Hoards in the Irish Copper and Bronze Ages

Hoard of gold lunulae from Rathrooen, Co. Mayo. Image originally published in Clarke et al. 1985.

Throughout the Copper and Bronze Ages the deposition of hoards fluctuated through cycles of activity driven by religious, social and economic factors. After 1,500 years hoard deposition increased parabolicly in the last few centuries of the period indicating that the economy had boomed to the extent that people were wealthy enough to participate in an unprecedented process of wealth destruction. But this was followed by a complete halt to hoard deposition caused by economic collapse or social and religious changes or a combination of these factors.

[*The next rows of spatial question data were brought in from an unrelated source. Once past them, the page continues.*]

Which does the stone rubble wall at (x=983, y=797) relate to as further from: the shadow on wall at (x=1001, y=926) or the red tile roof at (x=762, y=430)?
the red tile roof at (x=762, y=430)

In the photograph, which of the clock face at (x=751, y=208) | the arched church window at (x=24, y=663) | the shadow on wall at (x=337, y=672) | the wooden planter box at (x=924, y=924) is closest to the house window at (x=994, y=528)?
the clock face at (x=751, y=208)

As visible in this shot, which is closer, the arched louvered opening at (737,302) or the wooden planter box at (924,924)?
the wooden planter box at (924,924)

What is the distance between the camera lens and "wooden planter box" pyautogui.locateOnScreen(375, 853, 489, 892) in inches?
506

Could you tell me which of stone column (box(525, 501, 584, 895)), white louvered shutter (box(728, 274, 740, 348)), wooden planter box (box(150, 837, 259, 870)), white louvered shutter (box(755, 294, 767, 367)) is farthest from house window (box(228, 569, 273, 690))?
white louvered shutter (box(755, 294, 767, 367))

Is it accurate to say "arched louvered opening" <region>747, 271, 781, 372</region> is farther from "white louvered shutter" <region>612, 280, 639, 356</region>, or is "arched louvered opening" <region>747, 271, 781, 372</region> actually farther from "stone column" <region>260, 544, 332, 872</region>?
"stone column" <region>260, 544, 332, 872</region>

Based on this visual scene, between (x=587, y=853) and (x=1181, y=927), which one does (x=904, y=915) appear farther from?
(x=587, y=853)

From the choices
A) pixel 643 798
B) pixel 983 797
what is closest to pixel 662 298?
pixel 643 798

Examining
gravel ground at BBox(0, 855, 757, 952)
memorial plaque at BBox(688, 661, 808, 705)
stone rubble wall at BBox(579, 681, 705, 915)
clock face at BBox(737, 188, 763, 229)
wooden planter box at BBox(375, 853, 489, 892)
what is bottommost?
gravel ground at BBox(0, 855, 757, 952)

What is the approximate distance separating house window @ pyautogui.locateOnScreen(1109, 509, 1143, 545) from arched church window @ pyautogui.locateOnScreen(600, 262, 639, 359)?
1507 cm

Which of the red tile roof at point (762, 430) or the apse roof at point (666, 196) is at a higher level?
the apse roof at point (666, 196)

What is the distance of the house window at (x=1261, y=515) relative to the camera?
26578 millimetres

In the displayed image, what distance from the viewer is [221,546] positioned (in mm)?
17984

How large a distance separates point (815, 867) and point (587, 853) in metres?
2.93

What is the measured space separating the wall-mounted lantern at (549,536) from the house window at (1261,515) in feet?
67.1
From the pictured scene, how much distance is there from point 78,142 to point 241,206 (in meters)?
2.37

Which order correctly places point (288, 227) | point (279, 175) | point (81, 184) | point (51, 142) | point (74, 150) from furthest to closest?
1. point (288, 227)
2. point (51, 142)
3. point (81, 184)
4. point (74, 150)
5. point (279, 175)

In Ireland the use of metal commenced with the use of copper and gold from at least 2400 BC in the period known as the Copper Age and continued until the wide adoption of iron technology after 700-600 BC. One of the main themes of the Copper and Bronze Ages are hoards. Hoards are collections of objects that are buried together either in the ground or in bogs or other wetlands like lakes, marshes or rivers. Sometimes large collections of objects from bogs and wetlands that probably accumulated over time are also referred to as hoards. The study of the contents of hoards are important to our understanding of the Copper/Bronze Age as they record which objects were in use at a particular period, tell us about the production and distribution of objects and about contemporary society and religious practices. There are a number of different types of hoards including hoards of scrap metal for recycling and hoards of newly made objects for trade and distribution that were intended for recovery. Personal hoards are made up of sets of ornaments, tools or weapons that represented the personal property of an individual. These may have been deposited with the intention of recovery or they may have been intended as religious offerings never to be recovered. Finally there are large community hoards that are usually found in bog/wetland locations and were offerings deposited as part of religious ceremonies.

The record of hoards

There are more than 230 hoards known from the Copper/Bronze Age that contain more than 2,200 objects. Thirty-eight hoards are known from the Copper Age, 32 from the Early Bronze Age, just 5 from the Middle Bronze Age and 157 from the Late Bronze Age (O’Flaherty 1995, Eogan 1983 and 1994). One of the earliest hoards is the Castletown Roche hoard of four flat copper axes which were found close to the Awbeg River in Cork. Hoards continued to be deposited right into the seventh century BC and possible afterwards. In fact most of the known hoards were deposited in the period from the ninth century BC, known as the Dowris phase after a large bog/wetland hoard found near Birr, Co. Offaly. It was also in the Late Bronze Age that very large community hoards developed at bog/wetland locations like Dowris, Mooghaun, Co. Clare and the Bog of Cullen, Co. Tipperary. A trend throughout the Copper/Bronze Age was the deposition of hoards in bog/wetlands. About a third of the Copper and Early Bronze Age hoards, all the Middle Bronze Age hoards and about half the Late Bronze Age hoards are from bog/wetlands. The defining characteristic of these hoards is that they formed a part of religious ceremonies and were never intended to be recovered.

The Copper Age hoards

From the Copper Age, which commenced by 2400 BC or earlier, there are about 114 objects, mainly flat axes, gold discs and lunulae known from 38 hoards. Gold and copper were usually deposited separately. For example at Clashbredane, Co. Cork 25 flat axes were found in Raheen bog during peat cutting, while at Dunfierth, Co. Kildare 4 gold lunulae neck ornaments were deposited together in a bog. A few other objects like daggers and halberds are mainly found in the bog hoards. The objects in gold hoards were often in pairs and appear to represent personal objects.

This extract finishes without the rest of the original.